Migranti, in Veneto spesi 3 milioni in due anni
Scritto da red2   
martedý, 10 gennaio 2017 19:20
Gli "irriducibili razzisti veneti" hanno speso, in meno di due anni, circa 3 milioni "per visite, esami e cure agli immigrati". A sottolinearlo il presidente del Veneto, Luca Zaia, evidenziando i costi sanitari sopportati dalla Regione per l'assistenza agli immigrati e le azioni di prevenzione rivolte alla salvaguardia della sanita' pubblica, che emerge dall'aggiornamento del report sulla situazione della popolazione migrante realizzata dalla Direzione Prevenzione e aggiornata al novembre 2016. 
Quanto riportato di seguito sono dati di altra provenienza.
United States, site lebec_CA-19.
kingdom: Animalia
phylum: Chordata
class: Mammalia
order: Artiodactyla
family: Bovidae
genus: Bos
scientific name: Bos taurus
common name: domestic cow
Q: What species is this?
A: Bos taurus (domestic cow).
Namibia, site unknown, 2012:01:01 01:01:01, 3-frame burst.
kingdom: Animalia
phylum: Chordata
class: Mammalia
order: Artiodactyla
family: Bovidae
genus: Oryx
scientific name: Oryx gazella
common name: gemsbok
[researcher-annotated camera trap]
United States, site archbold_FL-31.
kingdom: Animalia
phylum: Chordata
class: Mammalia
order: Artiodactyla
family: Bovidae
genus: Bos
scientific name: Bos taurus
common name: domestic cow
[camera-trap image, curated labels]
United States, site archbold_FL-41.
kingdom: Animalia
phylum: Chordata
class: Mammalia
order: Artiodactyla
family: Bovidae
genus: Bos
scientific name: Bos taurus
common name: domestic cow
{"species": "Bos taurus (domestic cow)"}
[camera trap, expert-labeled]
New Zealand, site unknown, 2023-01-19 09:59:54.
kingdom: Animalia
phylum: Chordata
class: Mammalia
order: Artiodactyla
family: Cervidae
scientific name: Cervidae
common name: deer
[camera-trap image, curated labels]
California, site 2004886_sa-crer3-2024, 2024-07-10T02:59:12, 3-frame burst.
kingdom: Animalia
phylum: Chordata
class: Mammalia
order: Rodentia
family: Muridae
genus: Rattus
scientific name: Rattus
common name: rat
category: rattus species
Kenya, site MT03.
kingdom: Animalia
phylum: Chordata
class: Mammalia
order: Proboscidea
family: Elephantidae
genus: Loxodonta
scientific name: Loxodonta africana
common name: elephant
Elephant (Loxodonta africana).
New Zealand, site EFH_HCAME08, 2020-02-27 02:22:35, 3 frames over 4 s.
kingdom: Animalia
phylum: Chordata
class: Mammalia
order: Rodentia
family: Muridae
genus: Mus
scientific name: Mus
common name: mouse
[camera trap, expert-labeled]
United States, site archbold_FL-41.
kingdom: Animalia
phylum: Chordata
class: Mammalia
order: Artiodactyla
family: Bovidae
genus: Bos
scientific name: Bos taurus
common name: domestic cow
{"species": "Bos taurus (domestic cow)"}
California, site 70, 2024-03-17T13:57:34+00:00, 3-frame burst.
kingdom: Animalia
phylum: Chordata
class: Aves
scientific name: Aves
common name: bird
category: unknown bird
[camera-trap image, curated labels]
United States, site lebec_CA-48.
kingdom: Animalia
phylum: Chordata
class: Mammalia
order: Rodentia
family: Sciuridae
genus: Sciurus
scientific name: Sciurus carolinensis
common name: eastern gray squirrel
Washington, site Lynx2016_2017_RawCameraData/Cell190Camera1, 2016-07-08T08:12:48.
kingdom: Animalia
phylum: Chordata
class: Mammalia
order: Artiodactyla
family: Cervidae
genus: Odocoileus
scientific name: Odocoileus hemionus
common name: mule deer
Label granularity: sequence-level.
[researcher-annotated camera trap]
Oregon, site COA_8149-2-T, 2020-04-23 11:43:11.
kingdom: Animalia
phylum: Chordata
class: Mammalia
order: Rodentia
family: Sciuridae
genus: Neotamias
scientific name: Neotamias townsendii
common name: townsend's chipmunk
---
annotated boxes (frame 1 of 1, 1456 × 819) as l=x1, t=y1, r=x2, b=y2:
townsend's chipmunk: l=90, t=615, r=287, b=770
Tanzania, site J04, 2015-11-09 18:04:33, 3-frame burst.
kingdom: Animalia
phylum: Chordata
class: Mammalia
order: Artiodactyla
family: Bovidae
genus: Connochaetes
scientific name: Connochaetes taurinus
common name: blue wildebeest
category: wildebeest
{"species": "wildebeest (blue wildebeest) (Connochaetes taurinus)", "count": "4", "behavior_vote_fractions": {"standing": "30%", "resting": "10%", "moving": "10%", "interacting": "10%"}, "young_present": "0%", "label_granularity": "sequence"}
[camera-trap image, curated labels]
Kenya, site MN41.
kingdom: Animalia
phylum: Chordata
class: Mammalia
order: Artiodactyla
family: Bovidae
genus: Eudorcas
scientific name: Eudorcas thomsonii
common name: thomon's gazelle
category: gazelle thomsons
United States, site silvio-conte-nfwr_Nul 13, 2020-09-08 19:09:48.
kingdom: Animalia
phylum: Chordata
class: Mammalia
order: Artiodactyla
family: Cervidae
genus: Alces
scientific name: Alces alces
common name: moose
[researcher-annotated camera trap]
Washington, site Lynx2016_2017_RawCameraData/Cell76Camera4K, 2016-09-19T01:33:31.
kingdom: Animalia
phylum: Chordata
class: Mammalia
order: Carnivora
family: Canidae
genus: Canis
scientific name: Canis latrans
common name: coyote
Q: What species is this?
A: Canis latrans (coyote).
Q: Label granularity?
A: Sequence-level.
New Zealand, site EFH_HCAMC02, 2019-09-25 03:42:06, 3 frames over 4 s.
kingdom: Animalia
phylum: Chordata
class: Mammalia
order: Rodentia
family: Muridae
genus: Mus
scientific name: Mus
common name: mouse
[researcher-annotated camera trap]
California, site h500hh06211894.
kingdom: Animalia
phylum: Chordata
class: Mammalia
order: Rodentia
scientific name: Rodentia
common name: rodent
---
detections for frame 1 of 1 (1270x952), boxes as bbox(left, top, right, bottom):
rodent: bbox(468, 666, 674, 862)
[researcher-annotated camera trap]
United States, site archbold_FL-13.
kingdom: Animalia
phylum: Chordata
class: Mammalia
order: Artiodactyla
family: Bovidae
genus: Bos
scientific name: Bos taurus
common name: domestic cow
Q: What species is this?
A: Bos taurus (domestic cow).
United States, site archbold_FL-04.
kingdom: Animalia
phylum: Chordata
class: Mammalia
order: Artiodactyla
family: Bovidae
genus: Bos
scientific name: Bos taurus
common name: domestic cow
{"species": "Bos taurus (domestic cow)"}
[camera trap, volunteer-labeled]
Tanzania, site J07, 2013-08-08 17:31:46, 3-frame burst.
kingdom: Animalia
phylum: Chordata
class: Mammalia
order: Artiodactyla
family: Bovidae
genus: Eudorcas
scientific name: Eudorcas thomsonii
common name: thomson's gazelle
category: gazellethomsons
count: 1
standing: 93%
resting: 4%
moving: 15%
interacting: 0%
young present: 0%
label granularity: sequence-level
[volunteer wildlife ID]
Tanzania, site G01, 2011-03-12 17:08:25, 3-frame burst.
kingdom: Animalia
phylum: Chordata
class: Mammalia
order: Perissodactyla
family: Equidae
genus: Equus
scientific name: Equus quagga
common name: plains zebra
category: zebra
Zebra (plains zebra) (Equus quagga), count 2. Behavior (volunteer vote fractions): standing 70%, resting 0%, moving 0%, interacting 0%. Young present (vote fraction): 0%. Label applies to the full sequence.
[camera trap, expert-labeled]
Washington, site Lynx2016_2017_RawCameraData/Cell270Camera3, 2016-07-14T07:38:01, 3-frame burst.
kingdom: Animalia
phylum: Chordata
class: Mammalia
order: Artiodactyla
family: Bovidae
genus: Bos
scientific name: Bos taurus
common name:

"Adesso vediamo come verra' risarcito questo ingente impiego di risorse - dice Zaia - da parte di chi continua a scaricare sui territori e sui Sindaci i problemi, e i tanti costi, giustificando il tutto con la parola emergenza, che tale non e' perche' l'ondata migratoria e' cosa nota da almeno quattro anni. Roma deve ora porsi il tema urgente di rimborsare la spesa ai cittadini veneti contribuenti, perche' questi non sono fondi ne' europei ne' statali. Li ha messi il Veneto, usando soldi dei veneti, per garantire la sanita' pubblica e la salute delle persone. Tutte, compresi gli immigrati. Ora questi tre milioni devono tornare a casa". Secondo un report, da maggio 2015 a novembre 2016, sono state effettuate 19.000 visite a cura del personale dei servizi di igiene pubblica sul territorio; 7.300 sono state le visite specialistiche; 25.000 le vaccinazioni somministrate; 11.000 e test di Mantoux (per la Tbc) effettuati; 8.600 le altre prestazioni di vario tipo, delle quali 2.600 radiografie al torace. "A fine anno - fa notare il Governatore - in Veneto erano arrivati complessivamente 32.862 stranieri, dei quali 14.075 rimasti nei luoghi di accoglienza e 18.707 spariti nel nulla. 'Fantasmi' dei quali nessuno sa nemmeno nome e cognome, figuriamoci come stanno, cosa fanno, se delinquono, se soffrono, se sobillano qualche radicalismo religioso".